#### DESAFIO
Pode reproduzir, sem nenhuma alteração, o trecho do texto sobre violência escolar entre “A escola no” e “Federal de Pernambuco).”, incluindo ambos?

#### TEXTO FORNECIDO
A escola no centro do debate
Apesar de o crime ocorrido na série não ter acontecido dentro dos muros da escola, ele também pode ser entendido como uma violência escolar, explica Catarina Gonçalves, coordenadora do NEPEVE (Núcleo de Estudos, Pesquisa e Extensão em Violência Escolar) e docente do Centro de Educação da UFPE (Universidade Federal de Pernambuco).
Doutora em educação, Catarina destaca: quando os ataques são observados e analisados por pesquisas acadêmicas, é possível perceber que a gênese das motivações se dá em fatos ocorridos dentro do ambiente escolar e, por isso, são finalizados nele.
Mas, é também nesse espaço que os jovens descobrem diferentes adolescências e maneiras de existir no mundo.
“A escola é o lugar desse encontro, tanto de constituição da própria adolescência, como da oportunidade de aprendizagem sobre outras formas de ser adolescente.”
Catarina Gonçalves, coordenadora do curso “Violência Escolar”, da UFPE
“A escola não é só palco das relações interpessoais, mas um lugar onde também vamos para aprender a conviver. E, nesse sentido, essa é uma função prioritária da escola contemporânea”, afirma a docente. “Para ajudar os estudantes a conviver, precisamos considerar os contextos onde eles têm se construído, inclusive, os de convivência externa, do que é produzido nas redes sociais”, complementa.

#### MATERIAL APRESENTADO

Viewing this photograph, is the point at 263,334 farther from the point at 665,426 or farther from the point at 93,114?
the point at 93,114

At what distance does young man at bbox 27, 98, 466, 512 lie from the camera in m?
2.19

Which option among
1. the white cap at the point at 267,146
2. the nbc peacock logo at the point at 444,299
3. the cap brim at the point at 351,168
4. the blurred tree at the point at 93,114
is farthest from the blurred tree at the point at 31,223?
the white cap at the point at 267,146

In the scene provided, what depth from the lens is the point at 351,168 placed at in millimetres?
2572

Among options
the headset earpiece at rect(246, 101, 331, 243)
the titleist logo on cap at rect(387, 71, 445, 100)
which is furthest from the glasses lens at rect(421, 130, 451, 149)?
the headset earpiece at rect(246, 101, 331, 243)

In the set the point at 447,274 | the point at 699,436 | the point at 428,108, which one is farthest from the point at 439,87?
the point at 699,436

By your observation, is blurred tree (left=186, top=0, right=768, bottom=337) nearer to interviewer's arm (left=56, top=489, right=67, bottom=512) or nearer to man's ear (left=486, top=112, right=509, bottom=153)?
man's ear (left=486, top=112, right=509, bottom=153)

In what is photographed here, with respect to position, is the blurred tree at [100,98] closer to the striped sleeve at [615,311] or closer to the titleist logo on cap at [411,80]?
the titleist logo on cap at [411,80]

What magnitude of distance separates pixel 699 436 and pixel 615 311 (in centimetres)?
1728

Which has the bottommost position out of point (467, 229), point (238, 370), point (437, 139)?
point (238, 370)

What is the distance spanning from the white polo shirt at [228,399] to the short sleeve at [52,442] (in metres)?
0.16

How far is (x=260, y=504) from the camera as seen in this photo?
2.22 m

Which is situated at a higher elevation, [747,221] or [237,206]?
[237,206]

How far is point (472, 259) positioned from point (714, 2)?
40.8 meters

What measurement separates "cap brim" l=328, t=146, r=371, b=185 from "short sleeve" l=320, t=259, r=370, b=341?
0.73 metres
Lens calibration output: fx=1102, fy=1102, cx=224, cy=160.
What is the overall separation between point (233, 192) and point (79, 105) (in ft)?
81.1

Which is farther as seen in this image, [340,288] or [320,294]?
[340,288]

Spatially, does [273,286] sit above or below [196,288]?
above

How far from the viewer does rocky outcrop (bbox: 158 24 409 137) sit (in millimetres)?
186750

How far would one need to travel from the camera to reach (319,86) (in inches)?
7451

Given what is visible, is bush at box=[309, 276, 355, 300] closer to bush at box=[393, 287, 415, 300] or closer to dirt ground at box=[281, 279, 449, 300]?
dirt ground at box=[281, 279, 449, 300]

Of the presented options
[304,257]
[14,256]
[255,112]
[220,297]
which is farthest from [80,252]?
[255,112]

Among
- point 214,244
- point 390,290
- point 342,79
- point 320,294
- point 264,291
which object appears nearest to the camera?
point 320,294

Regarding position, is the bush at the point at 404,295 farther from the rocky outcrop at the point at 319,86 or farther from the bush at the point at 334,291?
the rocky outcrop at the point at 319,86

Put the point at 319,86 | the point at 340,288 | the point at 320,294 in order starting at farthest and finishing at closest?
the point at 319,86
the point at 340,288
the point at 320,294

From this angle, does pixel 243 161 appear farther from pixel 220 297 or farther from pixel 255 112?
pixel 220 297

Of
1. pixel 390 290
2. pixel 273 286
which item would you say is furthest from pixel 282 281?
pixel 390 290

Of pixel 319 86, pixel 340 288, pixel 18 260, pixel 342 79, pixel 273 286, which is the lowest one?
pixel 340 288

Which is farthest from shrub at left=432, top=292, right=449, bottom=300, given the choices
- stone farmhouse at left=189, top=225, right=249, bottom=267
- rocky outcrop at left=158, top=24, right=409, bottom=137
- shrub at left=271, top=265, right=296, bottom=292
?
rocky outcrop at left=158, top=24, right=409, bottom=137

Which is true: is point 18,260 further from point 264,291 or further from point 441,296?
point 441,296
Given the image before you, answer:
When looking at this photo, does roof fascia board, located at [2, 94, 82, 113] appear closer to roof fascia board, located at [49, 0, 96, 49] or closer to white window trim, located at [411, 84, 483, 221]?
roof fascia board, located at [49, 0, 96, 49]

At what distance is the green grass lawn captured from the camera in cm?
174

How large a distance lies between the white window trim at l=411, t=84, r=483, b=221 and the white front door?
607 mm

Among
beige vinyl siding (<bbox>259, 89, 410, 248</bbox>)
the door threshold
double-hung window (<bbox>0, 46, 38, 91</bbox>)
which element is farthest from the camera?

#### RESPOSTA CORRETA
A escola no centro do debate
Apesar de o crime ocorrido na série não ter acontecido dentro dos muros da escola, ele também pode ser entendido como uma violência escolar, explica Catarina Gonçalves, coordenadora do NEPEVE (Núcleo de Estudos, Pesquisa e Extensão em Violência Escolar) e docente do Centro de Educação da UFPE (Universidade Federal de Pernambuco).